(begin)
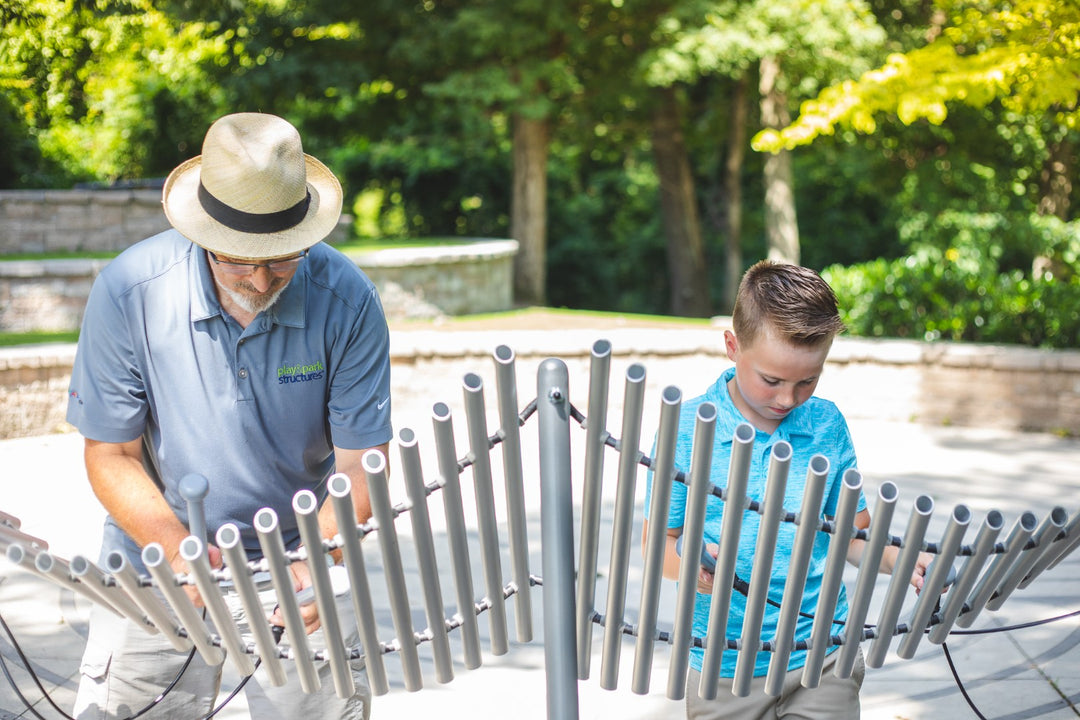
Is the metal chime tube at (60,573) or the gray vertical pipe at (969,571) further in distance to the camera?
the gray vertical pipe at (969,571)

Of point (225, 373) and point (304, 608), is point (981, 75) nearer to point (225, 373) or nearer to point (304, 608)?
point (225, 373)

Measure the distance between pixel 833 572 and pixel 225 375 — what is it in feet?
4.36

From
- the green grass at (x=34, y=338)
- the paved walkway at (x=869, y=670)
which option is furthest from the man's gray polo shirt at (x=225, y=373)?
the green grass at (x=34, y=338)

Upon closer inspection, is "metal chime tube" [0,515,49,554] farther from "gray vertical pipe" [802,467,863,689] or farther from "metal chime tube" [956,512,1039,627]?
"metal chime tube" [956,512,1039,627]

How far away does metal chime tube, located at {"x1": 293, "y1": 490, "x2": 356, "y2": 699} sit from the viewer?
162cm

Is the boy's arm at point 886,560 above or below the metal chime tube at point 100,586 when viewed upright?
below

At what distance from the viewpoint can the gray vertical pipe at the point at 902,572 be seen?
5.62 feet

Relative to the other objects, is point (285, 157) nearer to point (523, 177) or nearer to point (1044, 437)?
point (1044, 437)

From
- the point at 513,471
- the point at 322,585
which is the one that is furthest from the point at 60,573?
the point at 513,471

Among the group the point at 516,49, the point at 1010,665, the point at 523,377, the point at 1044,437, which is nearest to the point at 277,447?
the point at 1010,665

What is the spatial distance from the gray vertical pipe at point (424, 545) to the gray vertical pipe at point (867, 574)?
0.72m

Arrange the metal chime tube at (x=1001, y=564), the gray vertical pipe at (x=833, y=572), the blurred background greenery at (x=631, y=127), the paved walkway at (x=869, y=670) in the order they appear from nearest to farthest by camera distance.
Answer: the gray vertical pipe at (x=833, y=572) → the metal chime tube at (x=1001, y=564) → the paved walkway at (x=869, y=670) → the blurred background greenery at (x=631, y=127)

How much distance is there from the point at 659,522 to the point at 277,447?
3.25ft

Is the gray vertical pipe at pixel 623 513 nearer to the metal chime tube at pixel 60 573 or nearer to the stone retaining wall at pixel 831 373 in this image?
the metal chime tube at pixel 60 573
(end)
Transcribe all of the records above verbatim, omitting the pictures from your answer.

(Solved problem):
Is the metal chime tube at (60,573) or the gray vertical pipe at (969,571) further in distance to the camera?
the gray vertical pipe at (969,571)

Of point (225, 373) and point (304, 608), is point (981, 75) nearer to point (225, 373) or nearer to point (304, 608)?
point (225, 373)

Measure the distance between pixel 833 572 and pixel 225 375 — what is it in feet?
4.36

From
- the green grass at (x=34, y=338)
- the paved walkway at (x=869, y=670)
which option is furthest from the man's gray polo shirt at (x=225, y=373)?
the green grass at (x=34, y=338)

Upon closer inspection, is "metal chime tube" [0,515,49,554] farther from "gray vertical pipe" [802,467,863,689] or farther from "metal chime tube" [956,512,1039,627]?
"metal chime tube" [956,512,1039,627]

How far away does metal chime tube, located at {"x1": 293, "y1": 490, "x2": 356, "y2": 699} sit from the viewer?
162cm

Is the boy's arm at point 886,560 above or below the metal chime tube at point 100,586 when viewed upright?
below

At what distance from the viewpoint can the gray vertical pipe at the point at 902,572 be seen?
5.62 feet

Relative to the other objects, is point (285, 157) nearer to point (523, 177) or nearer to point (1044, 437)?
point (1044, 437)

From
- the point at 513,471
- the point at 322,585
which is the one that is furthest from the point at 60,573?
the point at 513,471

Among the group the point at 516,49, the point at 1010,665, the point at 523,377, the point at 1044,437, which is nearest to the point at 277,447?
the point at 1010,665

What is the spatial distance from the gray vertical pipe at point (424, 545) to the gray vertical pipe at point (867, 574)?
0.72m

Arrange the metal chime tube at (x=1001, y=564), the gray vertical pipe at (x=833, y=572), the blurred background greenery at (x=631, y=127), the paved walkway at (x=869, y=670) in the order they appear from nearest to farthest by camera distance.
Answer: the gray vertical pipe at (x=833, y=572) → the metal chime tube at (x=1001, y=564) → the paved walkway at (x=869, y=670) → the blurred background greenery at (x=631, y=127)

How much distance is there from the point at 659,522 to the point at 277,447?
3.25ft

Is the gray vertical pipe at pixel 623 513 nearer to the metal chime tube at pixel 60 573 or nearer to the stone retaining wall at pixel 831 373 in this image?
the metal chime tube at pixel 60 573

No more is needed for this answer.